Infant Feeding and HIV

Mothers are best placed to decide how to feed their infants, but to make an informed choice, they need counselling to know the advantages, risks, benefits and costs associated with all infant feeding options. Trained counsellors can also support mothers as they make and carry out their own decisions. The UNICEF/WHO/UNAIDS policy guidelines regarding infant feeding accommodate all infant feeding options for mothers with HIV. Furthermore, they support a fully informed choice based on all available information and advocating that mothers be provided with new and better information as it becomes available.

Since there is a possibility of transmitting HIV through breastfeeding, replacement feeding is an option for mothers. If an HIV-infected mother has access to an adequate supply of breastmilk substitutes, knows how to use them, has access to fuel and clean water and the time to prepare breastmilk substitutes safely, refraining from breastfeeding will reduce the risk of transmitting HIV through breastfeeding. In countries where families live in poverty, have limited education and poor access to the resources required to provide safe feeding alternatives to breastfeeding, including counselling, however, the risk of death from diarrhoea, respiratory, and other infections associated with replacement feeding can be as great or greater than the risk of transmitting HIV through breastfeeding. As a general principle, the guidelines advocate that in all populations, irrespective of HIV infection rates, breastfeeding should be protected, promoted and supported and that HIV positive mothers who choose to breastfeed should be given full support for their decisions. Women who do not wish to be tested for HIV and those who have tested negative should be encouraged to breastfeed. If an HIV positive mother chooses to breastfeed, she should do so exclusively. Combining breastfeeding and replacement feeding is inadvisable because partial breastfeeding supplemented with water, formula or other drinks appears to elevate health risks, including HIV transmission, possibly because these supplements can damage the infant's gut and make it easier for viruses to cross the intestinal mucosa.

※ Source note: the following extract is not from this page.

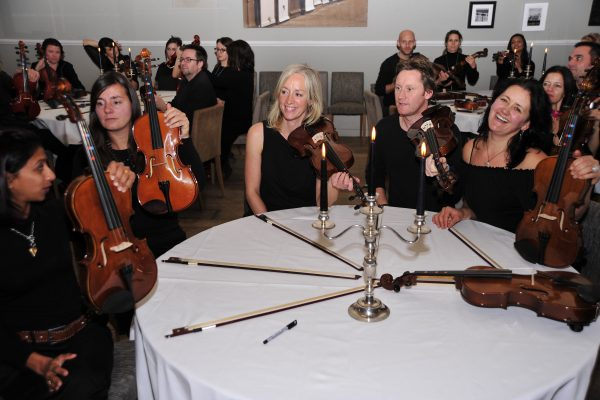 The team hold their violins whilst smiling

The consensus of ongoing research to determine mechanisms of HIV transmission from an infected mother to her child is that the risk of transmission will be reduced if the duration of breastfeeding is limited. The exclusively breastfeeding mother, therefore, may wish to stop breastfeeding completely at 4 to 6 months to prevent late postnatal MTCT. However, at the present time, the evidence is not strong enough to make a firm recommendation on a specific cut-off age when breastfeeding should completely stop. Recommendations will be kept under review as knowledge in this area increases.